Written task | Reproduce the passage on housing datasets in Spain's autonomous communities, from "The distribution is" up to and including "category of information.".

** START OF Text excerpt **

The distribution is particularly uneven, as the expected average of 2772 datasets per autonomous community is only exceeded by three autonomous communities (the Canary Islands, the Basque Country, and Aragon), while fourteen are below the average. Obviously, this has an impact on the dispersion measures of the sample, whose standard deviation is 5482 (approximately double the value of the mean).
However, given that the focus of this research is on the datasets related to housing,
Table 2 shows the autonomous community summary by category.
Table 2 only includes thirteen of Spain’s seventeen autonomous communities. The reason for this is that four of them—Extremadura, Madrid, Murcia, and Castile and Leon—did not have datasets labeled in the housing category, so they were obviously not included in the rest of the study, which focused on analyzing this category of information.
On the other hand,
Table 2 reveals an interesting observation about the labeling of datasets, namely the heterogeneity in the interpretation of the standard by authorities of the autonomous communities when categorizing datasets for digital portals. In this sense, some autonomous communities applied multiple labels to their datasets (for example, the total offer of the Basque Country is 12,493 datasets, while the sum of the content of each category exceeds 20,000), such as the Valencian Community that performs it in a unique way (the total coincides with the sum of the categories) and others that have uncategorized datasets (such as Cantabria whose total offer is 291, while the sum of categories is 171).
Having made this comment, the content provided by the autonomous communities that offer datasets labeled under the category of housing is detailed below, in order of the total number of datasets labeled as housing (
Table 2). Although this review is lengthy and tedious (and could well have been placed in an appendix to the research), it is considered particularly important in order to illustrate the reality and peculiarities of the offer from the autonomous communities.
4.1. Basque Country
Its autonomous portal contains 568 datasets within the housing category, making it the autonomous community with the most data available, almost quadrupling the labeled data of the second-ranked autonomous community, Galicia. However, many of these datasets do not contain information at the autonomous community level, such as the 114 datasets of the cadastral parcel at the municipality level or the urban planning approach (all offered by the Provincial Council of Vizcaya); others containing information on buildings (seven from the city council of Bilbao and one from Alava); and finally, a small group of datasets unrelated to housing such as “Basque society facing the future” and “GED: Demographic Survey Manager.”
Once this information was excluded, the remaining 423 datasets were provided by two data suppliers, EUSTAT (the Department of Statistics) and the Basque government, with no apparent difference in the content of each provider. In both cases, recurrent information, i.e., that which is updated every year or quarter in a new dataset, was therefore considered appropriate to proceed with the review by content blocks.

** END OF Text excerpt **
** START OF Collected data **

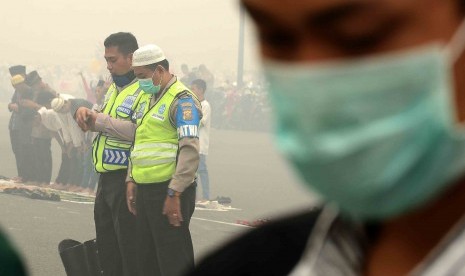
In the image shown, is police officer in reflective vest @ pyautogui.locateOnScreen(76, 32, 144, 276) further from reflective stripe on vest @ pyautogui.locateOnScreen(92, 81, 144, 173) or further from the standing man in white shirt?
the standing man in white shirt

** END OF Collected data **

Solution to this exercise |
The distribution is particularly uneven, as the expected average of 2772 datasets per autonomous community is only exceeded by three autonomous communities (the Canary Islands, the Basque Country, and Aragon), while fourteen are below the average. Obviously, this has an impact on the dispersion measures of the sample, whose standard deviation is 5482 (approximately double the value of the mean).
However, given that the focus of this research is on the datasets related to housing,
Table 2 shows the autonomous community summary by category.
Table 2 only includes thirteen of Spain’s seventeen autonomous communities. The reason for this is that four of them—Extremadura, Madrid, Murcia, and Castile and Leon—did not have datasets labeled in the housing category, so they were obviously not included in the rest of the study, which focused on analyzing this category of information.